EXERCISE>
When you reach the line containing "[researcher-annotated camera trap]", begin copying exactly, and keep going through the last line of the records below, copying nothing before it.

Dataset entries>
■ ■ ■
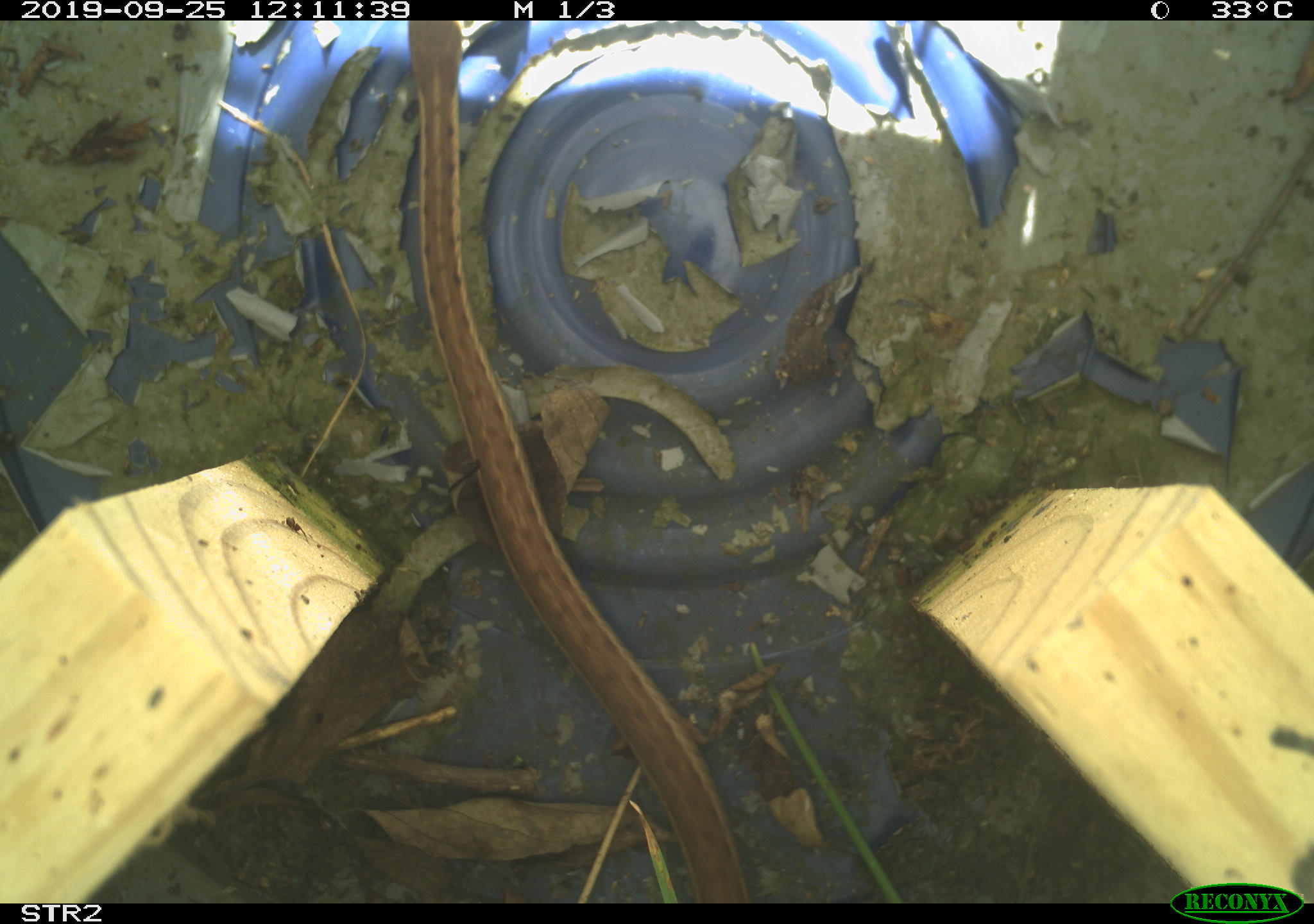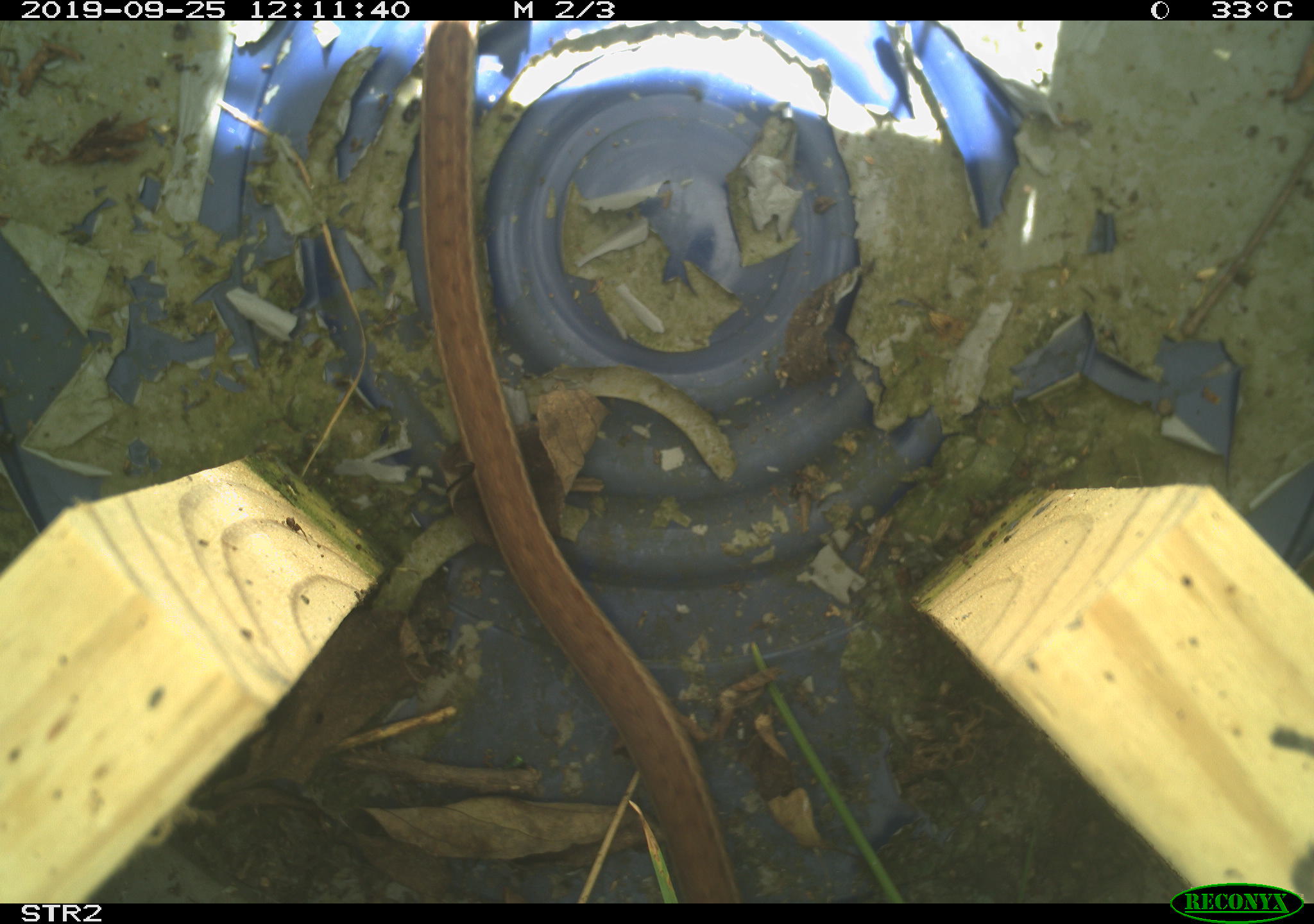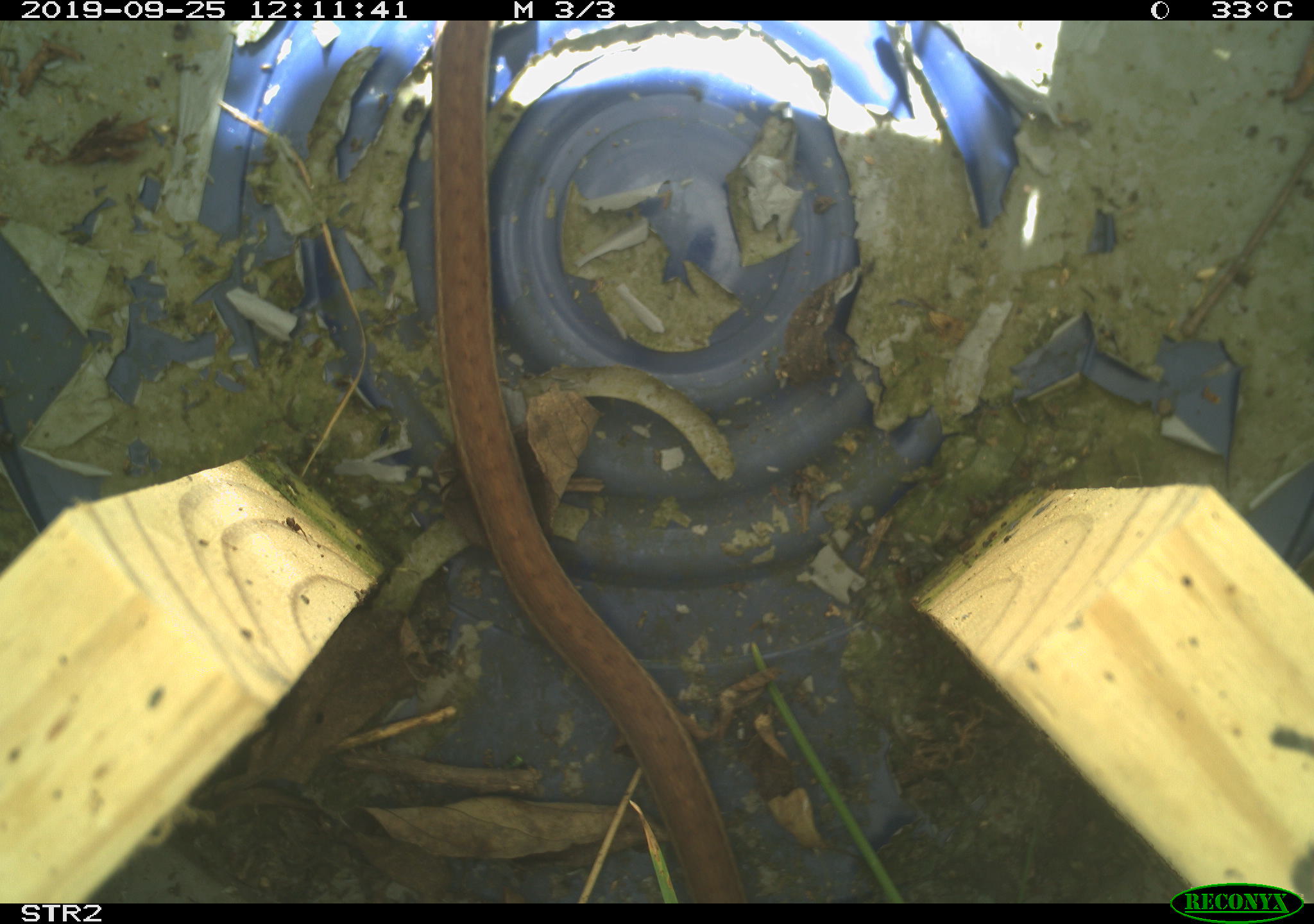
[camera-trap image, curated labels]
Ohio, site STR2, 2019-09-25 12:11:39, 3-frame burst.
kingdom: Animalia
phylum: Chordata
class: Reptilia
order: Squamata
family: Colubridae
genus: Thamnophis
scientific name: Thamnophis sirtalis sirtalis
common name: eastern gartersnake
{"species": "eastern gartersnake (Thamnophis sirtalis sirtalis)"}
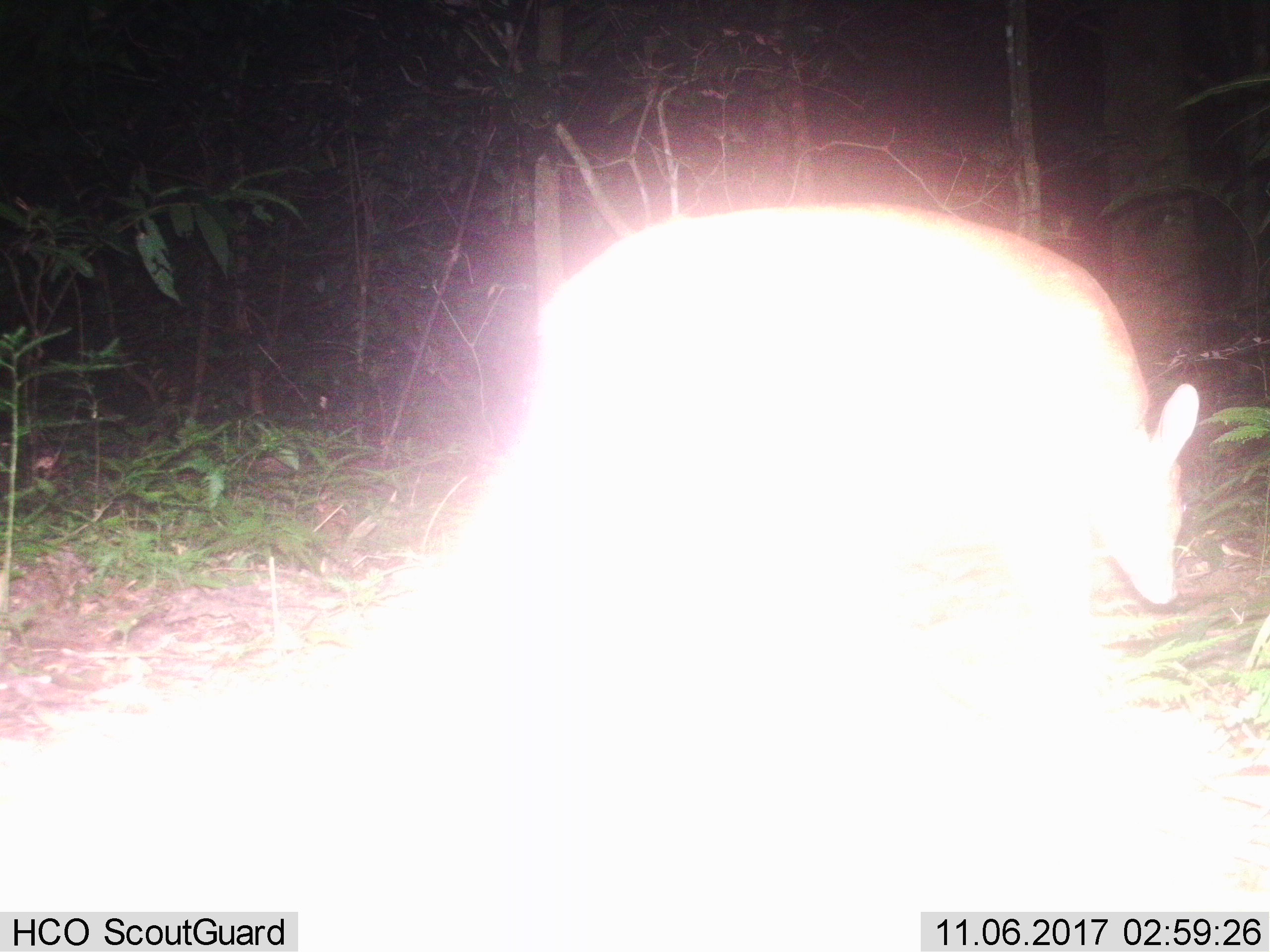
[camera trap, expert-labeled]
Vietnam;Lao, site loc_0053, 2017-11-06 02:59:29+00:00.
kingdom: Animalia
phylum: Chordata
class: Mammalia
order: Artiodactyla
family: Cervidae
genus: Muntiacus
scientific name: Muntiacus vuquangensis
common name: large-antlered muntjac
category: large antlered muntjac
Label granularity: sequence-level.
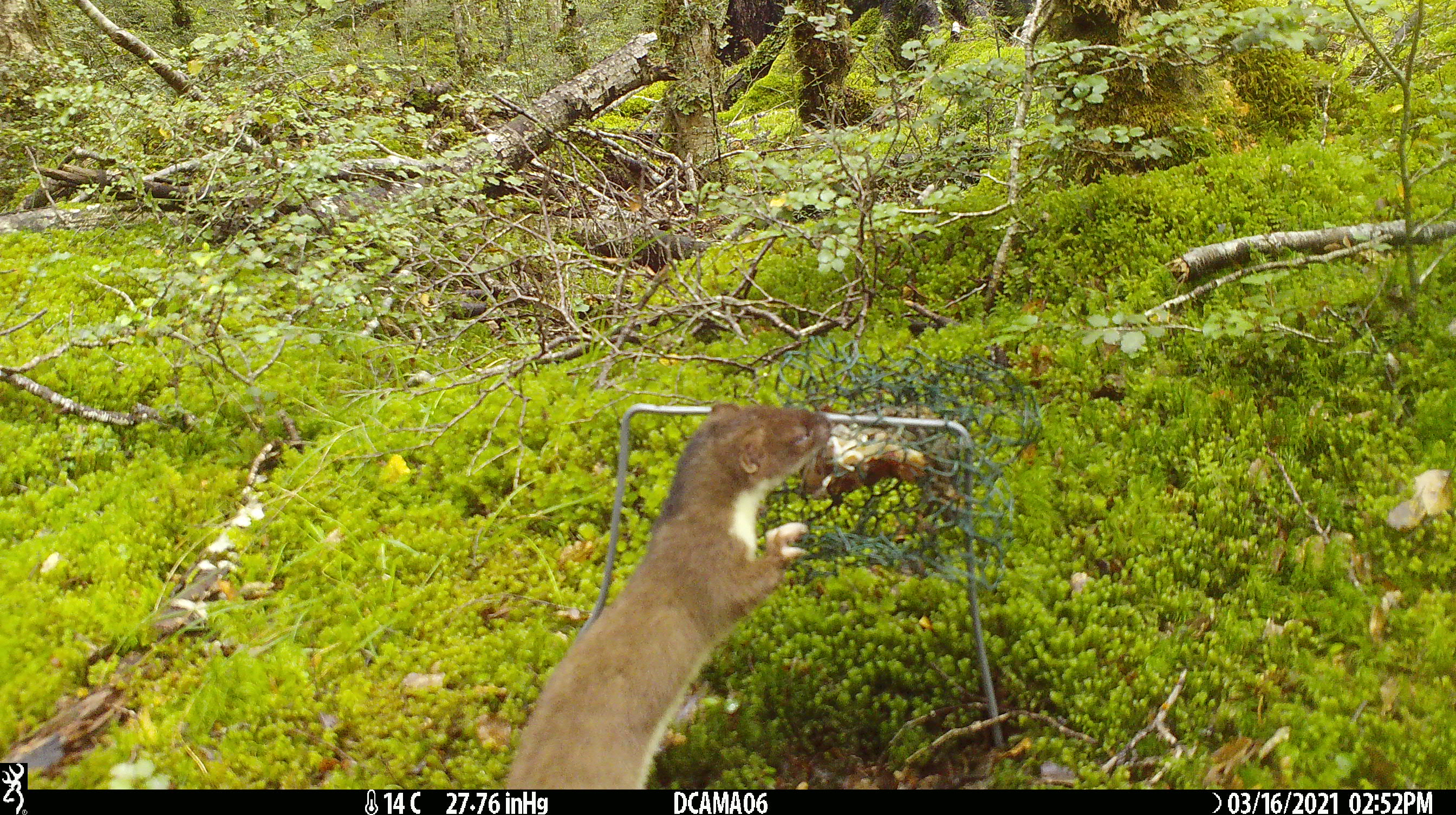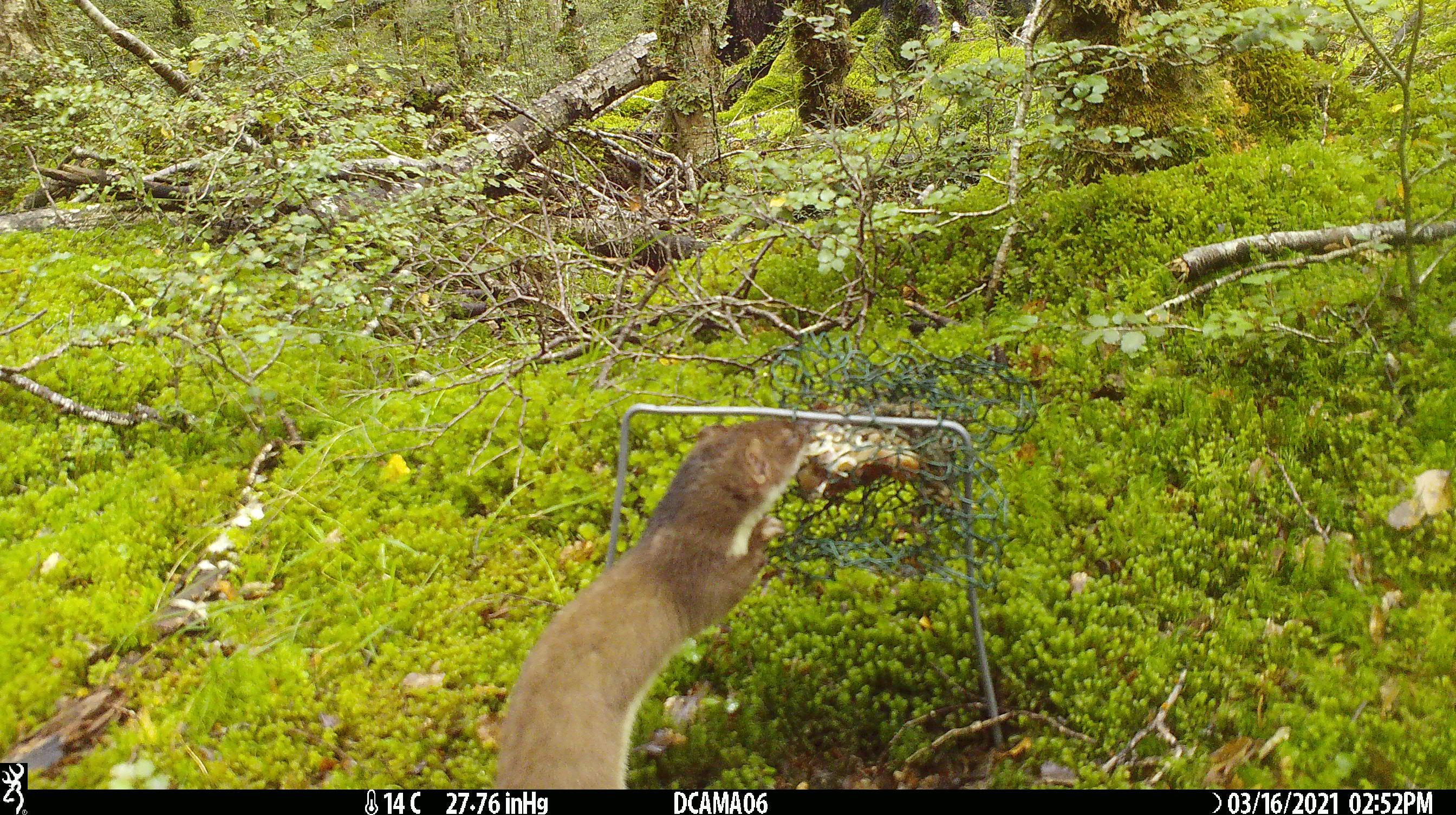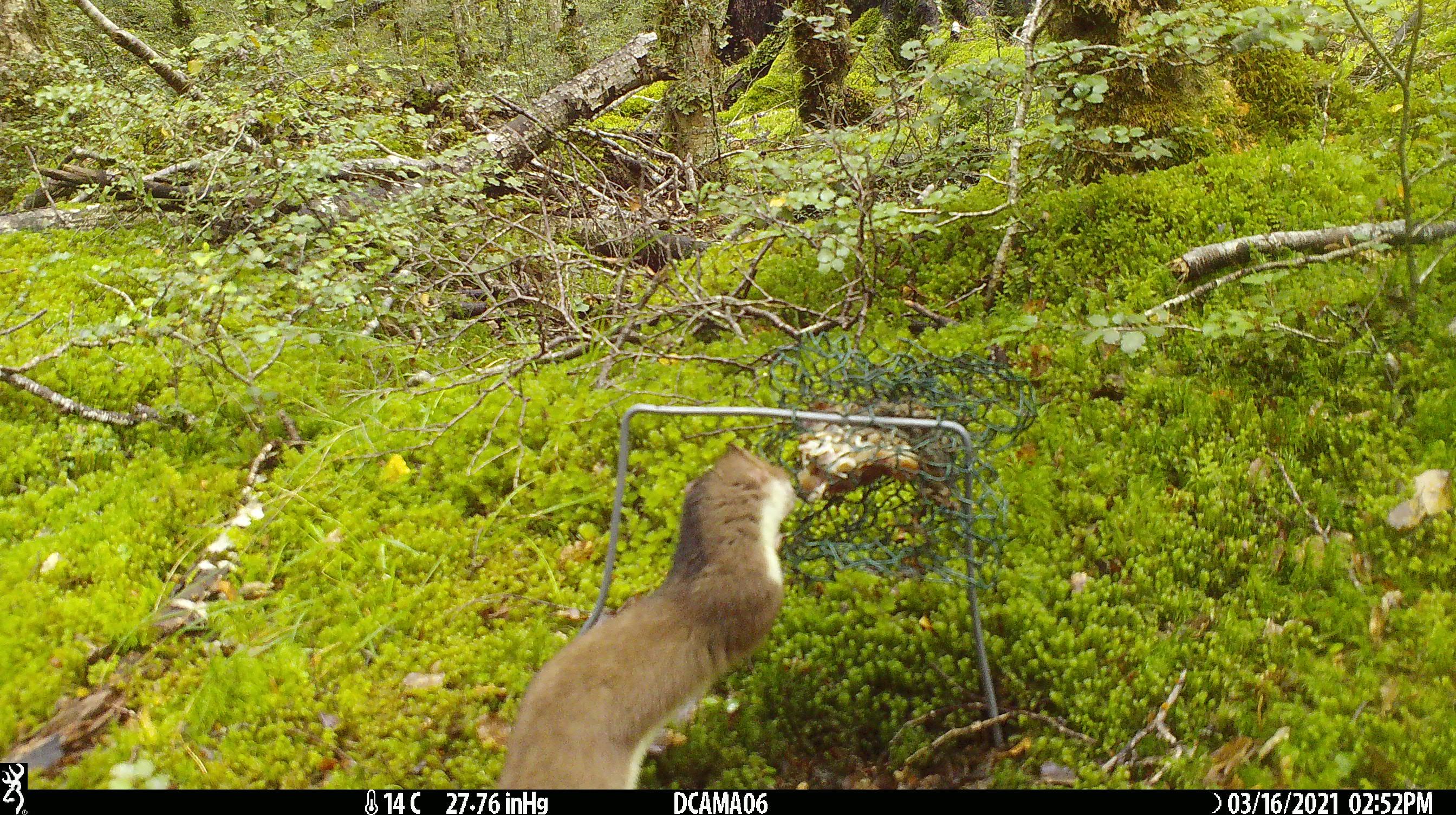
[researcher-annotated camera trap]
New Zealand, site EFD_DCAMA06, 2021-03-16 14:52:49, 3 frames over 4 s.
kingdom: Animalia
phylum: Chordata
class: Mammalia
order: Carnivora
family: Mustelidae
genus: Mustela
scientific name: Mustela erminea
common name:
■ ■ ■
SOLUTION TO THE PROBLEM>
[researcher-annotated camera trap]
New Zealand, site EFD_DCAMA06, 2021-03-16 14:52:49, 3 frames over 4 s.
kingdom: Animalia
phylum: Chordata
class: Mammalia
order: Carnivora
family: Mustelidae
genus: Mustela
scientific name: Mustela erminea
common name:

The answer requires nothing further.